╭─ INPUT RECORDS

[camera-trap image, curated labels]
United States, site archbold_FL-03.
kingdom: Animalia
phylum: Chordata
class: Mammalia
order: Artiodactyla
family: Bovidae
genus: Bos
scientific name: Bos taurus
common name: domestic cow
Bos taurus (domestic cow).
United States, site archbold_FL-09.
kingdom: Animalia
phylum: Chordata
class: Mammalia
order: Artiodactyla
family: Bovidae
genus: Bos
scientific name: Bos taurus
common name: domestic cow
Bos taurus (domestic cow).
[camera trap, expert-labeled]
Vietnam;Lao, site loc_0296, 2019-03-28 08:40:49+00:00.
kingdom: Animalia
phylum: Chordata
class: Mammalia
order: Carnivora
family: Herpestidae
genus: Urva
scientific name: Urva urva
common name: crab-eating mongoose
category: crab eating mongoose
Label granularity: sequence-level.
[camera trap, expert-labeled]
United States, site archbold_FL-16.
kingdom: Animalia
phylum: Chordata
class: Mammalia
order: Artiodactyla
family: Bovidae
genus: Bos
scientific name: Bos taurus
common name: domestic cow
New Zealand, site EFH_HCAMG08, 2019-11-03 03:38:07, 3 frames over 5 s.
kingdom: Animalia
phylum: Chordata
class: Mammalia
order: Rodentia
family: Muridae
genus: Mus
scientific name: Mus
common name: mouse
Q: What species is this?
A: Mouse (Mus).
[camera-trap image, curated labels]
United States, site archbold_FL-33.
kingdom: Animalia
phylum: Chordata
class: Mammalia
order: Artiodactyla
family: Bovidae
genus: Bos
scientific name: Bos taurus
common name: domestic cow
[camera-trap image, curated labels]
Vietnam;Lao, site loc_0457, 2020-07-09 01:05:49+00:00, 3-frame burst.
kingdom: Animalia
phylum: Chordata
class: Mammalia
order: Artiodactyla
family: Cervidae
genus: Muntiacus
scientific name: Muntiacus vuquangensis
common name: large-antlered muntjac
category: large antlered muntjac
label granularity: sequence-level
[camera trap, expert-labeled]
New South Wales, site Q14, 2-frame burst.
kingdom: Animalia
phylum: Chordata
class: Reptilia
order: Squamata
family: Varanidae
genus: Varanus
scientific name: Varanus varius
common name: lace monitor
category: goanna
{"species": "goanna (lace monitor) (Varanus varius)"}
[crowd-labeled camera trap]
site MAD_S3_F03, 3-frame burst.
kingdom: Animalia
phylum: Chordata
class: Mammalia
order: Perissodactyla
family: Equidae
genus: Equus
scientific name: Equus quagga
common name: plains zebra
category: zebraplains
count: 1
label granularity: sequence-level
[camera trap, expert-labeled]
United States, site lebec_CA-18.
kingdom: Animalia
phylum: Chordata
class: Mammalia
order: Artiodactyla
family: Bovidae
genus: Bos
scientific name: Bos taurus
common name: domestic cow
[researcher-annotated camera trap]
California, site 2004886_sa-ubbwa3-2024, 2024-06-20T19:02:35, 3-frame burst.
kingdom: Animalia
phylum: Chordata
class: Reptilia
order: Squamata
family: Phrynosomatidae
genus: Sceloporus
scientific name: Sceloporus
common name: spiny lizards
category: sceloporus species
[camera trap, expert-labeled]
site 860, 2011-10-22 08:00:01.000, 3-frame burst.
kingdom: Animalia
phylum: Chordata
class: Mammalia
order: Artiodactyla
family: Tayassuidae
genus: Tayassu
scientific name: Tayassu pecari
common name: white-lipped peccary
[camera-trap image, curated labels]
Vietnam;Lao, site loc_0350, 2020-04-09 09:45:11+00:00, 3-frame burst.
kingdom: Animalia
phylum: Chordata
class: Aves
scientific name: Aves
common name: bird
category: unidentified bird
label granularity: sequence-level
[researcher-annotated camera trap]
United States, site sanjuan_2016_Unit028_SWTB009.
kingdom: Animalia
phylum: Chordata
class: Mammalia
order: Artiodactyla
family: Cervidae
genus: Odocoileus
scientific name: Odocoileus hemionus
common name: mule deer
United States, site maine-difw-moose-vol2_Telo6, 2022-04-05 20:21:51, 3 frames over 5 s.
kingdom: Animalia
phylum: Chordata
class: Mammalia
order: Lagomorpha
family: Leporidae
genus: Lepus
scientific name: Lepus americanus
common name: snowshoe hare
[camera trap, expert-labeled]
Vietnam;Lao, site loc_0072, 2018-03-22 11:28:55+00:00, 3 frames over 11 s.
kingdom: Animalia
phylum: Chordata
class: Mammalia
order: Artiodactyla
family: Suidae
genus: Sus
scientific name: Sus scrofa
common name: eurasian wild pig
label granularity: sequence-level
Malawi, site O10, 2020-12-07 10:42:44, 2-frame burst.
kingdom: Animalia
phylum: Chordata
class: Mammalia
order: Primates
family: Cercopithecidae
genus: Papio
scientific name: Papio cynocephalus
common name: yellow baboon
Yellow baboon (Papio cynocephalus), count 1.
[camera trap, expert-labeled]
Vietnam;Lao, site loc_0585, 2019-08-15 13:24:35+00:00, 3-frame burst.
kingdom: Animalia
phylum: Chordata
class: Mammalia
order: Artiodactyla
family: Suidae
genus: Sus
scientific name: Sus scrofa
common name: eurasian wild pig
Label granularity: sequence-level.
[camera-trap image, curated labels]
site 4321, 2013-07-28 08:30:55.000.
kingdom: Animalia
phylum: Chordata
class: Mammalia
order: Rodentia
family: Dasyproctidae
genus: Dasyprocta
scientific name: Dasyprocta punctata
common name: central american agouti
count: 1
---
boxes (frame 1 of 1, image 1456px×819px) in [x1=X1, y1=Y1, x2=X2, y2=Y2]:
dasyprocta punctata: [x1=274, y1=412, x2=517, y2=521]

╰─

**WORK TO BE COMPLETED**
Start to finish, restate the records above word for word.

**RESPONSE FOR THIS EXERCISE**
[camera-trap image, curated labels]
United States, site archbold_FL-03.
kingdom: Animalia
phylum: Chordata
class: Mammalia
order: Artiodactyla
family: Bovidae
genus: Bos
scientific name: Bos taurus
common name: domestic cow
Bos taurus (domestic cow).
United States, site archbold_FL-09.
kingdom: Animalia
phylum: Chordata
class: Mammalia
order: Artiodactyla
family: Bovidae
genus: Bos
scientific name: Bos taurus
common name: domestic cow
Bos taurus (domestic cow).
[camera trap, expert-labeled]
Vietnam;Lao, site loc_0296, 2019-03-28 08:40:49+00:00.
kingdom: Animalia
phylum: Chordata
class: Mammalia
order: Carnivora
family: Herpestidae
genus: Urva
scientific name: Urva urva
common name: crab-eating mongoose
category: crab eating mongoose
Label granularity: sequence-level.
[camera trap, expert-labeled]
United States, site archbold_FL-16.
kingdom: Animalia
phylum: Chordata
class: Mammalia
order: Artiodactyla
family: Bovidae
genus: Bos
scientific name: Bos taurus
common name: domestic cow
New Zealand, site EFH_HCAMG08, 2019-11-03 03:38:07, 3 frames over 5 s.
kingdom: Animalia
phylum: Chordata
class: Mammalia
order: Rodentia
family: Muridae
genus: Mus
scientific name: Mus
common name: mouse
Q: What species is this?
A: Mouse (Mus).
[camera-trap image, curated labels]
United States, site archbold_FL-33.
kingdom: Animalia
phylum: Chordata
class: Mammalia
order: Artiodactyla
family: Bovidae
genus: Bos
scientific name: Bos taurus
common name: domestic cow
[camera-trap image, curated labels]
Vietnam;Lao, site loc_0457, 2020-07-09 01:05:49+00:00, 3-frame burst.
kingdom: Animalia
phylum: Chordata
class: Mammalia
order: Artiodactyla
family: Cervidae
genus: Muntiacus
scientific name: Muntiacus vuquangensis
common name: large-antlered muntjac
category: large antlered muntjac
label granularity: sequence-level
[camera trap, expert-labeled]
New South Wales, site Q14, 2-frame burst.
kingdom: Animalia
phylum: Chordata
class: Reptilia
order: Squamata
family: Varanidae
genus: Varanus
scientific name: Varanus varius
common name: lace monitor
category: goanna
{"species": "goanna (lace monitor) (Varanus varius)"}
[crowd-labeled camera trap]
site MAD_S3_F03, 3-frame burst.
kingdom: Animalia
phylum: Chordata
class: Mammalia
order: Perissodactyla
family: Equidae
genus: Equus
scientific name: Equus quagga
common name: plains zebra
category: zebraplains
count: 1
label granularity: sequence-level
[camera trap, expert-labeled]
United States, site lebec_CA-18.
kingdom: Animalia
phylum: Chordata
class: Mammalia
order: Artiodactyla
family: Bovidae
genus: Bos
scientific name: Bos taurus
common name: domestic cow
[researcher-annotated camera trap]
California, site 2004886_sa-ubbwa3-2024, 2024-06-20T19:02:35, 3-frame burst.
kingdom: Animalia
phylum: Chordata
class: Reptilia
order: Squamata
family: Phrynosomatidae
genus: Sceloporus
scientific name: Sceloporus
common name: spiny lizards
category: sceloporus species
[camera trap, expert-labeled]
site 860, 2011-10-22 08:00:01.000, 3-frame burst.
kingdom: Animalia
phylum: Chordata
class: Mammalia
order: Artiodactyla
family: Tayassuidae
genus: Tayassu
scientific name: Tayassu pecari
common name: white-lipped peccary
[camera-trap image, curated labels]
Vietnam;Lao, site loc_0350, 2020-04-09 09:45:11+00:00, 3-frame burst.
kingdom: Animalia
phylum: Chordata
class: Aves
scientific name: Aves
common name: bird
category: unidentified bird
label granularity: sequence-level
[researcher-annotated camera trap]
United States, site sanjuan_2016_Unit028_SWTB009.
kingdom: Animalia
phylum: Chordata
class: Mammalia
order: Artiodactyla
family: Cervidae
genus: Odocoileus
scientific name: Odocoileus hemionus
common name: mule deer
United States, site maine-difw-moose-vol2_Telo6, 2022-04-05 20:21:51, 3 frames over 5 s.
kingdom: Animalia
phylum: Chordata
class: Mammalia
order: Lagomorpha
family: Leporidae
genus: Lepus
scientific name: Lepus americanus
common name: snowshoe hare
[camera trap, expert-labeled]
Vietnam;Lao, site loc_0072, 2018-03-22 11:28:55+00:00, 3 frames over 11 s.
kingdom: Animalia
phylum: Chordata
class: Mammalia
order: Artiodactyla
family: Suidae
genus: Sus
scientific name: Sus scrofa
common name: eurasian wild pig
label granularity: sequence-level
Malawi, site O10, 2020-12-07 10:42:44, 2-frame burst.
kingdom: Animalia
phylum: Chordata
class: Mammalia
order: Primates
family: Cercopithecidae
genus: Papio
scientific name: Papio cynocephalus
common name: yellow baboon
Yellow baboon (Papio cynocephalus), count 1.
[camera trap, expert-labeled]
Vietnam;Lao, site loc_0585, 2019-08-15 13:24:35+00:00, 3-frame burst.
kingdom: Animalia
phylum: Chordata
class: Mammalia
order: Artiodactyla
family: Suidae
genus: Sus
scientific name: Sus scrofa
common name: eurasian wild pig
Label granularity: sequence-level.
[camera-trap image, curated labels]
site 4321, 2013-07-28 08:30:55.000.
kingdom: Animalia
phylum: Chordata
class: Mammalia
order: Rodentia
family: Dasyproctidae
genus: Dasyprocta
scientific name: Dasyprocta punctata
common name: central american agouti
count: 1
---
boxes (frame 1 of 1, image 1456px×819px) in [x1=X1, y1=Y1, x2=X2, y2=Y2]:
dasyprocta punctata: [x1=274, y1=412, x2=517, y2=521]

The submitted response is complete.